**Your objective:**
Return each of the entries below word for word.
··· Records for the task ···
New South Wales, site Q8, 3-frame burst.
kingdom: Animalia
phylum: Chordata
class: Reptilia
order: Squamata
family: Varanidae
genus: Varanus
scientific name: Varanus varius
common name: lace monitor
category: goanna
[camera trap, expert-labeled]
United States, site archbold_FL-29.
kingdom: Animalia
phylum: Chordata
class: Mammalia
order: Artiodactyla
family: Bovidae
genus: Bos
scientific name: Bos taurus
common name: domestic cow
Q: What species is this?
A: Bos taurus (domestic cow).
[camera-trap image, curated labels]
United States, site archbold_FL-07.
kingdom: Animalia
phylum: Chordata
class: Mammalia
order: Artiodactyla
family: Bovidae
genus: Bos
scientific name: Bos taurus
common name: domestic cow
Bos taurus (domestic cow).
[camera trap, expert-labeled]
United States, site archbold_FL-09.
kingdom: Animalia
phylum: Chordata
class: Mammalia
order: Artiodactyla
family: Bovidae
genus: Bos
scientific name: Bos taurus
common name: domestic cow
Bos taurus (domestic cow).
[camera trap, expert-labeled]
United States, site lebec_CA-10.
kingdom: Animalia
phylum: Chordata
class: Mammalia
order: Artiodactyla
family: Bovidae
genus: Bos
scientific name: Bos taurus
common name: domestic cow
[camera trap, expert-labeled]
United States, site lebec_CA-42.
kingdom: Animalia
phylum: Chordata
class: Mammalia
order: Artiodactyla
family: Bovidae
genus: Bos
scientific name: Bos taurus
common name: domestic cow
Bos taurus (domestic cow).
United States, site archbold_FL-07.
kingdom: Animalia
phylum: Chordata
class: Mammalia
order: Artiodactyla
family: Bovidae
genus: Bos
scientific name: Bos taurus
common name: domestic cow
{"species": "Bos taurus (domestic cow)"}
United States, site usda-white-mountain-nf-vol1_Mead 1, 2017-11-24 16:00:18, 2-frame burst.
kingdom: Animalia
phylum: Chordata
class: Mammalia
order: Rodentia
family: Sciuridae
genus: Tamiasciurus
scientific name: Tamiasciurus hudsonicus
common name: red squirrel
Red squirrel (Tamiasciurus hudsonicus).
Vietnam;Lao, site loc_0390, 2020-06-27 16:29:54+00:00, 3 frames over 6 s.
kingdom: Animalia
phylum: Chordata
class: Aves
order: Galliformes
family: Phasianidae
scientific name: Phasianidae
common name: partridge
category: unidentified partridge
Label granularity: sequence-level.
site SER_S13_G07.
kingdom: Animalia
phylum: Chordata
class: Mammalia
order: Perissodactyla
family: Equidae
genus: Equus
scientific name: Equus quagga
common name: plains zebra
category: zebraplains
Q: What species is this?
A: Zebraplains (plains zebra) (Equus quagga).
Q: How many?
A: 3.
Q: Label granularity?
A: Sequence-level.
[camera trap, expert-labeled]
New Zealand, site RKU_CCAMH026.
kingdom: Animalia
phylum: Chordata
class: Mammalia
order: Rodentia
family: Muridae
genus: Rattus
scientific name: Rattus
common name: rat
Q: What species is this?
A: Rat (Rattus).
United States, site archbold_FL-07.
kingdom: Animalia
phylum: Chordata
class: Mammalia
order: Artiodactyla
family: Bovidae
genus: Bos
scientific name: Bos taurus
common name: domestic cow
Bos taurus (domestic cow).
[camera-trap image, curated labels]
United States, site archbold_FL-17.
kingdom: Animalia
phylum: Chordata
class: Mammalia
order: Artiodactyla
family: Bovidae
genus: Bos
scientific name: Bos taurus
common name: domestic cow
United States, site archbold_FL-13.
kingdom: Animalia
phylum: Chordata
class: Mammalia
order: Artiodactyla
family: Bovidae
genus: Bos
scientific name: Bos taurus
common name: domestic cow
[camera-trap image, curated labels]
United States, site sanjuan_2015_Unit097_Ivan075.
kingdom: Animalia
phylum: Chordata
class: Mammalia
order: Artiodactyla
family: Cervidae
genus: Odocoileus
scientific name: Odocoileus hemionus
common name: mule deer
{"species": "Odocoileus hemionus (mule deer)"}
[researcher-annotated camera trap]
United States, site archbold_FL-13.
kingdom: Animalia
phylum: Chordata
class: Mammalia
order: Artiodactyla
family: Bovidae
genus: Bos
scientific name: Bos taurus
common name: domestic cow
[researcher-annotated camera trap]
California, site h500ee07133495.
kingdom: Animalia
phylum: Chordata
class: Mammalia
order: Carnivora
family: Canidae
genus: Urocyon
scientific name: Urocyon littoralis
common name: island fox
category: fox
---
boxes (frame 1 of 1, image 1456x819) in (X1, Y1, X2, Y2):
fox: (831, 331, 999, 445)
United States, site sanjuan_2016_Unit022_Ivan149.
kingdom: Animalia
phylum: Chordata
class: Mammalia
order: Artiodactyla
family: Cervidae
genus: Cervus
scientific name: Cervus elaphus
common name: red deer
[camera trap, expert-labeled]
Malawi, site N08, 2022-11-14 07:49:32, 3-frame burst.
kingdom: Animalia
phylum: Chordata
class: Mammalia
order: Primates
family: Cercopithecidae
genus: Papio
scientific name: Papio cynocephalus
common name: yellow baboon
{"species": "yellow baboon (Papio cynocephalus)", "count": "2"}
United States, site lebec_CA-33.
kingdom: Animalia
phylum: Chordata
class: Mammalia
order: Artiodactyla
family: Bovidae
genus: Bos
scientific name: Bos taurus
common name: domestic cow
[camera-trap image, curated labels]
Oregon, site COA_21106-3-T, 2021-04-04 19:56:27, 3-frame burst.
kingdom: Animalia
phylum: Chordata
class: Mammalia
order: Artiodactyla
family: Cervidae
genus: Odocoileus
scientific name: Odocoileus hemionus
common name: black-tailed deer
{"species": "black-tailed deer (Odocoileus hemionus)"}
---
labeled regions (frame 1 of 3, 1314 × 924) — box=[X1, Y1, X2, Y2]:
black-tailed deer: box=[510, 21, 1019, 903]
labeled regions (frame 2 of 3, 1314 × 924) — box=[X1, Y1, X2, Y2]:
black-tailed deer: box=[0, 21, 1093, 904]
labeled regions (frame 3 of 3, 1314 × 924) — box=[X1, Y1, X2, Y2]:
···
**Answer below:**
New South Wales, site Q8, 3-frame burst.
kingdom: Animalia
phylum: Chordata
class: Reptilia
order: Squamata
family: Varanidae
genus: Varanus
scientific name: Varanus varius
common name: lace monitor
category: goanna
[camera trap, expert-labeled]
United States, site archbold_FL-29.
kingdom: Animalia
phylum: Chordata
class: Mammalia
order: Artiodactyla
family: Bovidae
genus: Bos
scientific name: Bos taurus
common name: domestic cow
Q: What species is this?
A: Bos taurus (domestic cow).
[camera-trap image, curated labels]
United States, site archbold_FL-07.
kingdom: Animalia
phylum: Chordata
class: Mammalia
order: Artiodactyla
family: Bovidae
genus: Bos
scientific name: Bos taurus
common name: domestic cow
Bos taurus (domestic cow).
[camera trap, expert-labeled]
United States, site archbold_FL-09.
kingdom: Animalia
phylum: Chordata
class: Mammalia
order: Artiodactyla
family: Bovidae
genus: Bos
scientific name: Bos taurus
common name: domestic cow
Bos taurus (domestic cow).
[camera trap, expert-labeled]
United States, site lebec_CA-10.
kingdom: Animalia
phylum: Chordata
class: Mammalia
order: Artiodactyla
family: Bovidae
genus: Bos
scientific name: Bos taurus
common name: domestic cow
[camera trap, expert-labeled]
United States, site lebec_CA-42.
kingdom: Animalia
phylum: Chordata
class: Mammalia
order: Artiodactyla
family: Bovidae
genus: Bos
scientific name: Bos taurus
common name: domestic cow
Bos taurus (domestic cow).
United States, site archbold_FL-07.
kingdom: Animalia
phylum: Chordata
class: Mammalia
order: Artiodactyla
family: Bovidae
genus: Bos
scientific name: Bos taurus
common name: domestic cow
{"species": "Bos taurus (domestic cow)"}
United States, site usda-white-mountain-nf-vol1_Mead 1, 2017-11-24 16:00:18, 2-frame burst.
kingdom: Animalia
phylum: Chordata
class: Mammalia
order: Rodentia
family: Sciuridae
genus: Tamiasciurus
scientific name: Tamiasciurus hudsonicus
common name: red squirrel
Red squirrel (Tamiasciurus hudsonicus).
Vietnam;Lao, site loc_0390, 2020-06-27 16:29:54+00:00, 3 frames over 6 s.
kingdom: Animalia
phylum: Chordata
class: Aves
order: Galliformes
family: Phasianidae
scientific name: Phasianidae
common name: partridge
category: unidentified partridge
Label granularity: sequence-level.
site SER_S13_G07.
kingdom: Animalia
phylum: Chordata
class: Mammalia
order: Perissodactyla
family: Equidae
genus: Equus
scientific name: Equus quagga
common name: plains zebra
category: zebraplains
Q: What species is this?
A: Zebraplains (plains zebra) (Equus quagga).
Q: How many?
A: 3.
Q: Label granularity?
A: Sequence-level.
[camera trap, expert-labeled]
New Zealand, site RKU_CCAMH026.
kingdom: Animalia
phylum: Chordata
class: Mammalia
order: Rodentia
family: Muridae
genus: Rattus
scientific name: Rattus
common name: rat
Q: What species is this?
A: Rat (Rattus).
United States, site archbold_FL-07.
kingdom: Animalia
phylum: Chordata
class: Mammalia
order: Artiodactyla
family: Bovidae
genus: Bos
scientific name: Bos taurus
common name: domestic cow
Bos taurus (domestic cow).
[camera-trap image, curated labels]
United States, site archbold_FL-17.
kingdom: Animalia
phylum: Chordata
class: Mammalia
order: Artiodactyla
family: Bovidae
genus: Bos
scientific name: Bos taurus
common name: domestic cow
United States, site archbold_FL-13.
kingdom: Animalia
phylum: Chordata
class: Mammalia
order: Artiodactyla
family: Bovidae
genus: Bos
scientific name: Bos taurus
common name: domestic cow
[camera-trap image, curated labels]
United States, site sanjuan_2015_Unit097_Ivan075.
kingdom: Animalia
phylum: Chordata
class: Mammalia
order: Artiodactyla
family: Cervidae
genus: Odocoileus
scientific name: Odocoileus hemionus
common name: mule deer
{"species": "Odocoileus hemionus (mule deer)"}
[researcher-annotated camera trap]
United States, site archbold_FL-13.
kingdom: Animalia
phylum: Chordata
class: Mammalia
order: Artiodactyla
family: Bovidae
genus: Bos
scientific name: Bos taurus
common name: domestic cow
[researcher-annotated camera trap]
California, site h500ee07133495.
kingdom: Animalia
phylum: Chordata
class: Mammalia
order: Carnivora
family: Canidae
genus: Urocyon
scientific name: Urocyon littoralis
common name: island fox
category: fox
---
boxes (frame 1 of 1, image 1456x819) in (X1, Y1, X2, Y2):
fox: (831, 331, 999, 445)
United States, site sanjuan_2016_Unit022_Ivan149.
kingdom: Animalia
phylum: Chordata
class: Mammalia
order: Artiodactyla
family: Cervidae
genus: Cervus
scientific name: Cervus elaphus
common name: red deer
[camera trap, expert-labeled]
Malawi, site N08, 2022-11-14 07:49:32, 3-frame burst.
kingdom: Animalia
phylum: Chordata
class: Mammalia
order: Primates
family: Cercopithecidae
genus: Papio
scientific name: Papio cynocephalus
common name: yellow baboon
{"species": "yellow baboon (Papio cynocephalus)", "count": "2"}
United States, site lebec_CA-33.
kingdom: Animalia
phylum: Chordata
class: Mammalia
order: Artiodactyla
family: Bovidae
genus: Bos
scientific name: Bos taurus
common name: domestic cow
[camera-trap image, curated labels]
Oregon, site COA_21106-3-T, 2021-04-04 19:56:27, 3-frame burst.
kingdom: Animalia
phylum: Chordata
class: Mammalia
order: Artiodactyla
family: Cervidae
genus: Odocoileus
scientific name: Odocoileus hemionus
common name: black-tailed deer
{"species": "black-tailed deer (Odocoileus hemionus)"}
---
labeled regions (frame 1 of 3, 1314 × 924) — box=[X1, Y1, X2, Y2]:
black-tailed deer: box=[510, 21, 1019, 903]
labeled regions (frame 2 of 3, 1314 × 924) — box=[X1, Y1, X2, Y2]:
black-tailed deer: box=[0, 21, 1093, 904]
labeled regions (frame 3 of 3, 1314 × 924) — box=[X1, Y1, X2, Y2]:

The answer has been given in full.